What is needed |
The answer should be an exact repeat of the stretch of material below from the line containing "Malawi, site N08, 2022-12-27" through the line containing "Q: What species is this?".

Supplied material |
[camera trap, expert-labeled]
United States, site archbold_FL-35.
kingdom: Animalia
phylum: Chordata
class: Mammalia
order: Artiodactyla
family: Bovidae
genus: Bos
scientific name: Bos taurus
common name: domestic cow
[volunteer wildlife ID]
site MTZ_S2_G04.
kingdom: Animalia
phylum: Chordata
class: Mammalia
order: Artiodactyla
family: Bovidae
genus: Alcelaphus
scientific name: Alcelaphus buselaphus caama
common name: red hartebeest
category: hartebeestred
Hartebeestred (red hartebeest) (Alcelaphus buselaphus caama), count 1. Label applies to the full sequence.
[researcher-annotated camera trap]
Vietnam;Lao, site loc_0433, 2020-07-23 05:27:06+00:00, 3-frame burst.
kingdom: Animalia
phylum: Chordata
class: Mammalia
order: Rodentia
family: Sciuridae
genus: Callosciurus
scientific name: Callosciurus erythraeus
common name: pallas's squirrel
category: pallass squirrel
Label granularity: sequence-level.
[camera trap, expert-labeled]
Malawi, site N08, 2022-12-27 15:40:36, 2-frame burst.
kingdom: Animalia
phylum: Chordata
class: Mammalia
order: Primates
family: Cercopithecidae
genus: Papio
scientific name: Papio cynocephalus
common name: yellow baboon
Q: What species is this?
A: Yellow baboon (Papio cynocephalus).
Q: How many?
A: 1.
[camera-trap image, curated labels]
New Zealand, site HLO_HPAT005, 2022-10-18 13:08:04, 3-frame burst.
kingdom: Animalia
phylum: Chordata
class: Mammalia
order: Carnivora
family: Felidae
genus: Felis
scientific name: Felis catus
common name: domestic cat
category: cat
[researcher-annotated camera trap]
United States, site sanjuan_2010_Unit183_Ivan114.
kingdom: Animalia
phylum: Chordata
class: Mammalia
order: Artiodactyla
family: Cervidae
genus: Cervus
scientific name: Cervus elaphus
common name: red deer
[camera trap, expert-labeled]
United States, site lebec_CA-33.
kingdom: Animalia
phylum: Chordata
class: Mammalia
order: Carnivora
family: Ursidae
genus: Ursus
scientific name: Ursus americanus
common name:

Solution for this task |
Malawi, site N08, 2022-12-27 15:40:36, 2-frame burst.
kingdom: Animalia
phylum: Chordata
class: Mammalia
order: Primates
family: Cercopithecidae
genus: Papio
scientific name: Papio cynocephalus
common name: yellow baboon
Q: What species is this?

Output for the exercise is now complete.